Дни были странные, двоякие: и проскакивали, как вагоны пассажирского Москва – Новороссийск, и тащились, как адыгейская арба на горной дороге. Проскакивали в повседневной служебной суете, тащились, если думал об Ире и Жене и обо всем, что перевернуло его прежнюю жизнь. И он тщился не оставлять свободной минутки на эти думы. Скворцов ходил на границу проверять наряды, верхом ездил на фланги и в тыл участка, с тревожной группой бежал туда, где дозором обнаружены нарушители, проводил учебные занятия, боевые расчеты, инструктажи, руководил саперными работами. Он совсем высох, кожа обтянула скулы, глаза запали, морщины глубже залегли у рта, обозначились на лбу; когда Скворцов снимал фуражку, лоб открывался, будто разделенный на половины – коричневую, загорелую, и по-зимнему беловатую, убереженную от загара фуражкой, впрочем, такой лоб был у любого пограничника. Из-за саперных работ между Скворцовым и Белянкиным произошла стычка. Собственно, не из-за саперных работ, а из-за того, что было с ними связано. Еще в апреле и мае Скворцов решил рыть первую и вторую линии окопов, в июне – третью траншею и ходы сообщения; стенки окопов, траншей и ходов сообщения обшивали досками, укрепляли хворостом, накаты блокгаузов наращивали бревнами (вообще блокгаузы отменные: глубокие, в рост человека, обшиты бревнами, накаты в три бревна, удобные амбразуры для стрельбы, из такой огневой точки не враз выкуришь). Белянкин не противился этому, при случае брался пошуровать лопатой и топором, даже поддержал Скворцова, когда заезжий командир – строевая косточка, затянут в скрипучую портупею, на сапогах серебряные шпоры с малиновым звоном – брезгливо скривился: «Копаетесь, кроты. Испортили внешний вид участка…»

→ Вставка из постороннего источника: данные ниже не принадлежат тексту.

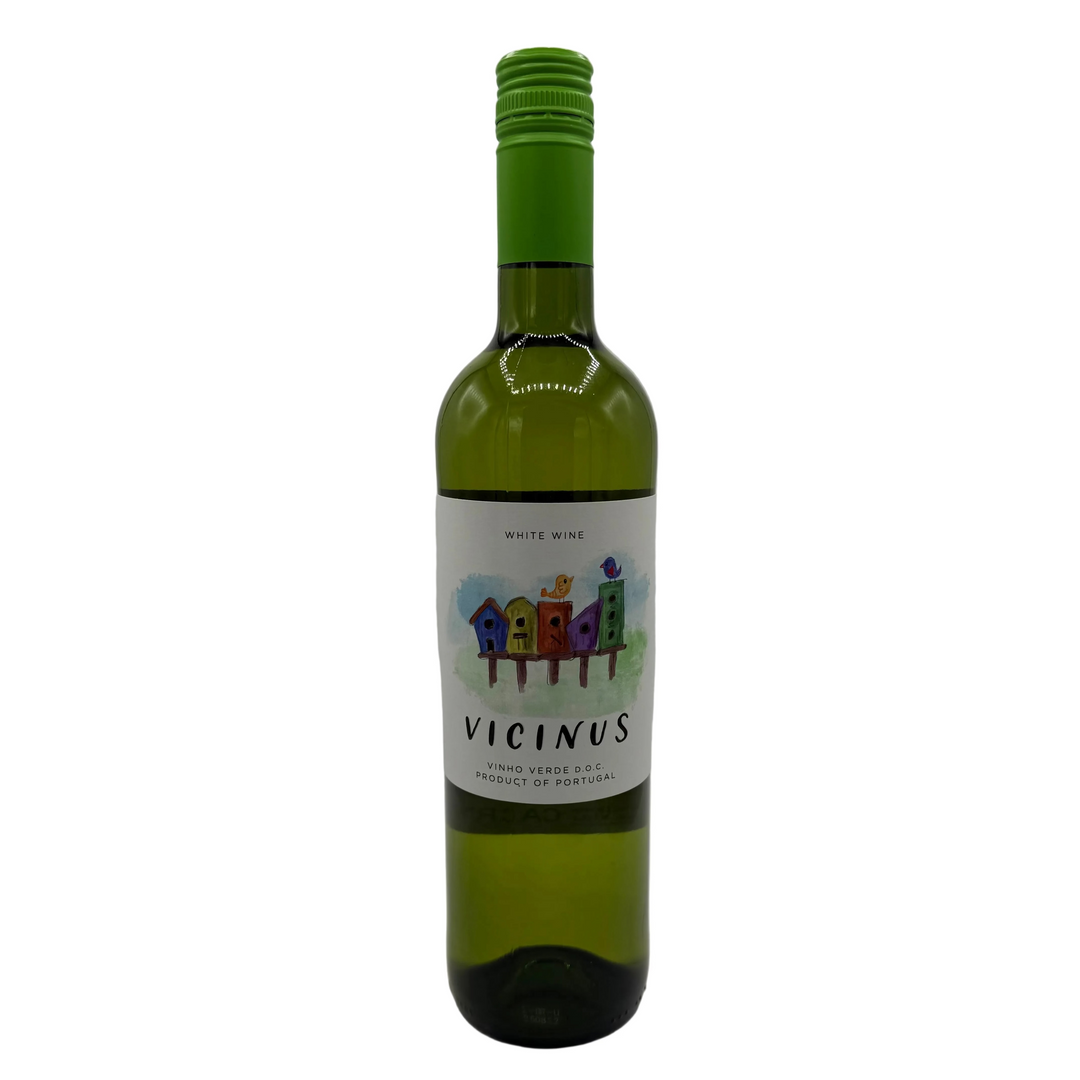 Quinta da Raza Vicinus Branco Vinho Verde 2024 White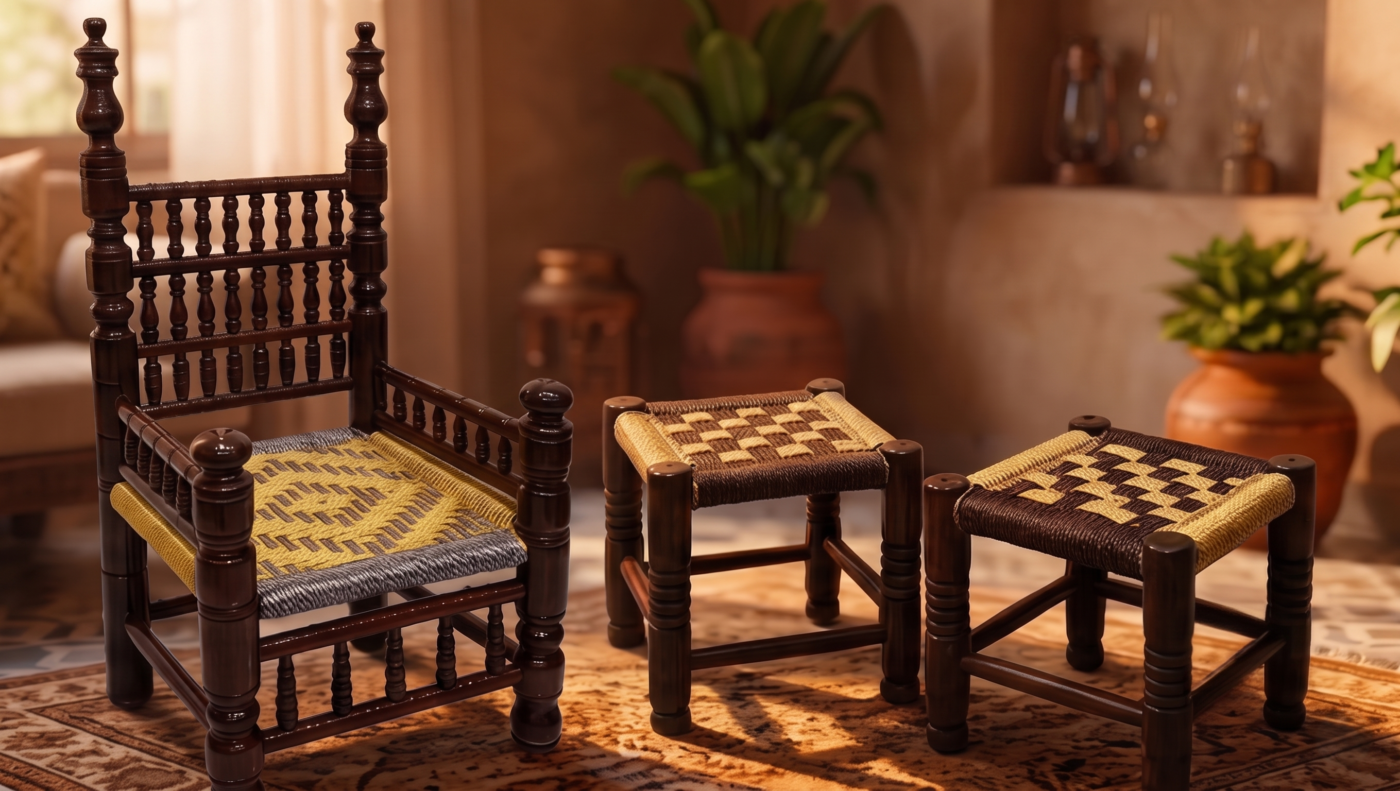 ●	premium quality wooden furniture
●	solid wood furniture buying guide
●	how to identify quality wooden furniture
●	wooden furniture signs of quality
●	best wood for furniture
●	durable wooden furniture
●	handcrafted wooden furniture
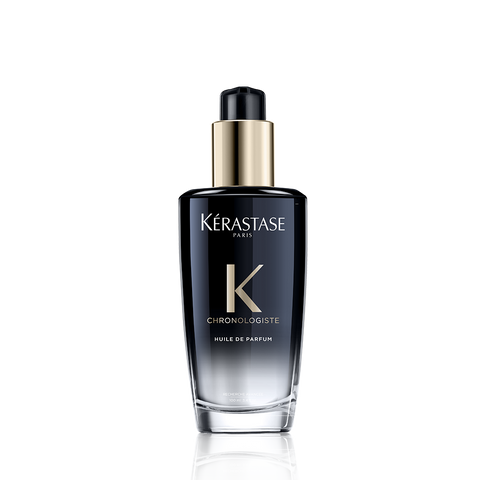 Kerastase | Black Diamond Hair Oil | 3.4 FL OZ / 100 ml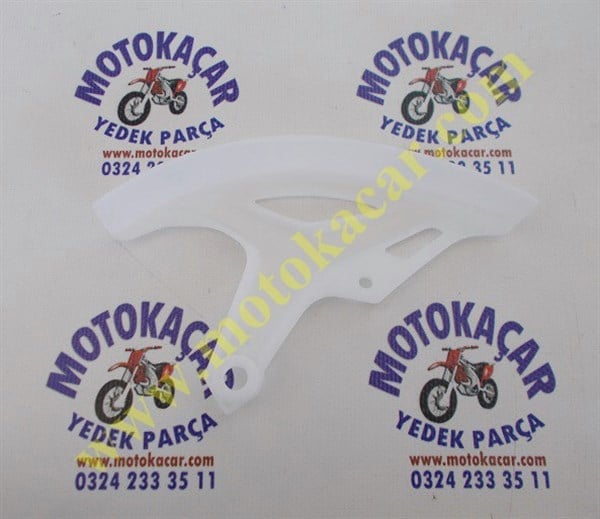 APACHİ CROSS 17-27HP ARKA DİSK KORUMA PLASTİĞİ ORJİNAL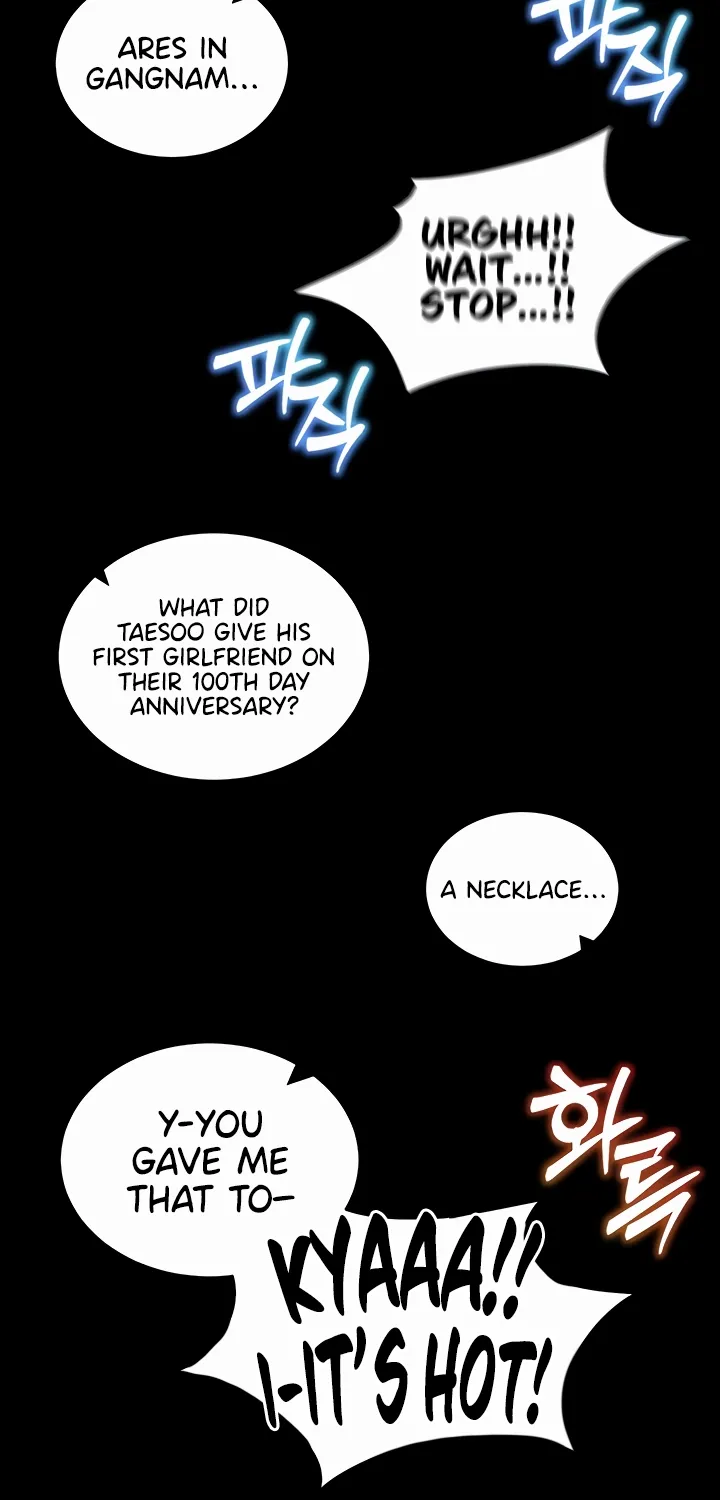 Taming A Female Bully Chapter 40 page 64
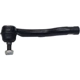 Purchase Top-Quality CTR - CE0757 - Outer Tie Rod End pa1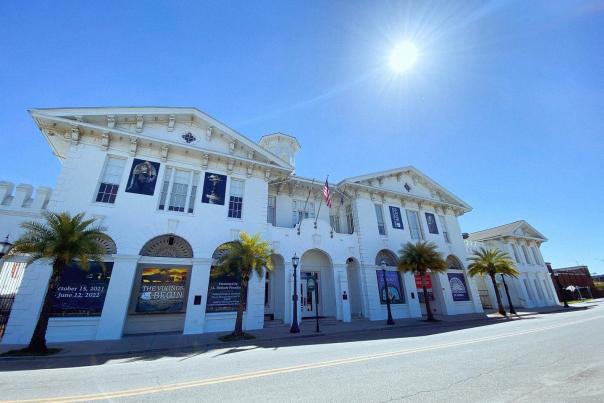 history museum of mobile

Но в последние дни Скворцов как с цепи сорвался: отменил занятия по строевой подготовке («Сейчас не до шагистики!»), по физо, противохимической защите, и вместо них – дополнительно огневая подготовка, тактика, рукопашный бой («Сейчас важнее учиться воевать!»). Самовольство, но куда еще ни шло. Так нет, додумался: якобы с согласия пограничников сократил на целый час их личное время, этот час – опять же на рытье траншей и ходов сообщения. Белянкин перепроверил: добровольное согласие пограничников налицо, но тем не менее это непорядок: кто разрешил на целый час урезать законный отдых личного состава? К неудовольствию Белянкина, комендант и начальник отряда приняли сторону Скворцова: мол, обстановка диктует, инициатива начальника заставы заслуживает одобрения. Ну что же, политруку не пристало оспаривать майоров. А все ж таки Скворцов самоуправствует. Вот-вот: не инициатива это, а самоуправство! Начальник отряда, командиры из отрядного штаба, комендант зачастили на заставу. Прихватив Скворцова, они выдвигались к Бугу, наблюдали из кустов за сопредельной территорией или с погранвышки в бинокль. На заставу возвращались хмурые, озабоченные, молча садились на лошадей, рысили на соседние заставы. Верхом ездил к соседям и Скворцов, обменивался с ними данными обстановки, советовался. Что б ему посоветоваться со своим политруком, так нет – советуется с начальниками чужих застав, – как же, единоначальники! От соседей Скворцов приезжал не веселей, чем уезжал, Белянкину цедил: «И у них обстановка напряженная. Как и я, укрепляют участок, совершенствуют оборону, предчувствуют военное нападение». Заметьте: не «война», а «военное нападение», осторожный стал.